## Exercise set
1. In the article on Honolulu's solar ranking, for how many years in a row has Honolulu topped the list of 50 cities for solar PV installed per capita?
2. Extend the article on Honolulu's solar ranking, starting after its last sentence.

## Text extract
星期五, 七月 10, 2020
Home PV News Honolulu shines in nationwide solar study released today

Honolulu shines in nationwide solar study released today

For the seventh year in a row, Honolulu topped a list of 50 cities nationwide for solar PV installed per capita; it also placed third in total existing solar PV capacity installed to date, according to a survey of 5o large urban centers released today by the nonprofit organizations Environment America Research & Policy Center and Frontier Group.

“Cities are leading the charge to install clean, renewable solar energy,” said Wendy Wendlandt, acting president of Environment America, in a statement. “Each year of our study we’ve found that more local leaders are pursuing solar projects and smart local policies.”

The report, “Shining Cities 2020,” based on an annual survey that began in 2013, states that more solar capacity was added to the U.S. grid in 2019 than any other energy source.

“The United States now has more than 77 gigawatts (GW) of solar photovoltaic (PV) capacity installed — enough to power more than one in every 10 homes in America,” the report says.

## Information provided

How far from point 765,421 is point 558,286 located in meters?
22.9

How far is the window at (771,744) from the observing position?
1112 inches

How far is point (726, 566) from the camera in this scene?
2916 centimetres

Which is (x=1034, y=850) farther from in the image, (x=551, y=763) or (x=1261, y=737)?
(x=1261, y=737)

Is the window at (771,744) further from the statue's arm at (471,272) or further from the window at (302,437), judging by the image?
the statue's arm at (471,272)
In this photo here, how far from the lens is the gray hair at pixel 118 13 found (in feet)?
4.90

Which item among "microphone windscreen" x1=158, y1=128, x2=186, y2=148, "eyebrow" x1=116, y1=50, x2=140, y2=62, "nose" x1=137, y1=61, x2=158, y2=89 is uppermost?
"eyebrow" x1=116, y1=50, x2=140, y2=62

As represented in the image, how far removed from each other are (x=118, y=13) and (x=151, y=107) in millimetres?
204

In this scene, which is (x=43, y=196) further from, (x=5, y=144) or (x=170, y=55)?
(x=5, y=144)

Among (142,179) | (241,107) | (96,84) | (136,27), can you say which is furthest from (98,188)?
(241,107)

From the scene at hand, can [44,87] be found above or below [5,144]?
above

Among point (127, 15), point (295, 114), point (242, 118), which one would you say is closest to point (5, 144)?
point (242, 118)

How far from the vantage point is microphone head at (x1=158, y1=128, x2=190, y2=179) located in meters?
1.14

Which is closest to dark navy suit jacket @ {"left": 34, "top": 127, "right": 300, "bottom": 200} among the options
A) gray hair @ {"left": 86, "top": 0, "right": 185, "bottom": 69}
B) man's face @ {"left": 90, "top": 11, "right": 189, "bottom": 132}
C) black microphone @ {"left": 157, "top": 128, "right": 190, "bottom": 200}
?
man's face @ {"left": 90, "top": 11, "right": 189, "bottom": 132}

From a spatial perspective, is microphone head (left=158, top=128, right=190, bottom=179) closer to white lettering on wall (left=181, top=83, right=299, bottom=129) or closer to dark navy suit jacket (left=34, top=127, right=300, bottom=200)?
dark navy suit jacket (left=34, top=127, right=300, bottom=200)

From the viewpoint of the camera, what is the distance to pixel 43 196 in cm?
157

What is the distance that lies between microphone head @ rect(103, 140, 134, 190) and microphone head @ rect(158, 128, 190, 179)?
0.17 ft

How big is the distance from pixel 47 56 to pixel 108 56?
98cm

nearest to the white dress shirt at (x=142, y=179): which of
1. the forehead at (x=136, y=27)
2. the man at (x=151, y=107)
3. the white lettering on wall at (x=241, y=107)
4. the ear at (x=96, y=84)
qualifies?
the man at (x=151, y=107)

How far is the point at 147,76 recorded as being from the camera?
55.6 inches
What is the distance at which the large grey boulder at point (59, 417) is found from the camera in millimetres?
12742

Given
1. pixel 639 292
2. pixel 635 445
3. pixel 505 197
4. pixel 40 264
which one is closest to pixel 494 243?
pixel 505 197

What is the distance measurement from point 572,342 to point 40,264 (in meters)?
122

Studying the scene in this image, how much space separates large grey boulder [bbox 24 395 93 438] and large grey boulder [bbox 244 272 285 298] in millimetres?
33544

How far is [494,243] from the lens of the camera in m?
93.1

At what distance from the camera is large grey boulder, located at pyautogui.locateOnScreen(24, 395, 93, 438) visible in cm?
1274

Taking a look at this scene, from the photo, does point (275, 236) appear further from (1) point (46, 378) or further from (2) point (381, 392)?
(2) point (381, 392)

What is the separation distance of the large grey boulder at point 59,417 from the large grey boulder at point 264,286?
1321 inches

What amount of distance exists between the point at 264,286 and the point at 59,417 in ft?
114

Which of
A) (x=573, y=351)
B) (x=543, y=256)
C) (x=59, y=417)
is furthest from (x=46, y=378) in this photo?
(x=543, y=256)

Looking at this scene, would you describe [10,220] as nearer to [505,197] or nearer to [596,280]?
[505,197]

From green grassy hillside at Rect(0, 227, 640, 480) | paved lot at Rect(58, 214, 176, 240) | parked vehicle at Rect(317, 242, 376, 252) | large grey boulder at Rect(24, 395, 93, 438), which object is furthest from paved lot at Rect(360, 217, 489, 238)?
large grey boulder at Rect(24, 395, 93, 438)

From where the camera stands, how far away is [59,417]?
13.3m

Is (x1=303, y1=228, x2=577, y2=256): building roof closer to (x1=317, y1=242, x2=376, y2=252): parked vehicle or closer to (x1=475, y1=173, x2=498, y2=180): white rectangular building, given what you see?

## Answers to the exercises
1. Seven years.

2.
In 2019, Honolulu’s solar PV per person was 840.88 Watts, followed by San Diego with 294.8 Watts per capita.

Honolulu’s total solar PV installed in 2019 was 292.12 MW, behind San Diego, which placed 2nd with 420.38 MW and top-ranked Los Angeles with 483.8 MW; last year, Honolulu climbed back to 3rd place, a position it attained in 2016 and 2017, after having ranked 4th in 2018 and 2019.

In the past 7 years, the report added, the nation’s 50 largest cities more than doubled their total installed capacity.

In 2013, the first year of the study, eight of the cities surveyed had enough solar PV per capita to qualify as “Solar Stars” (cities with 50 or more watts of solar PV capacity installed per capita). In 2019, that number jumped to 26 cities, the report said.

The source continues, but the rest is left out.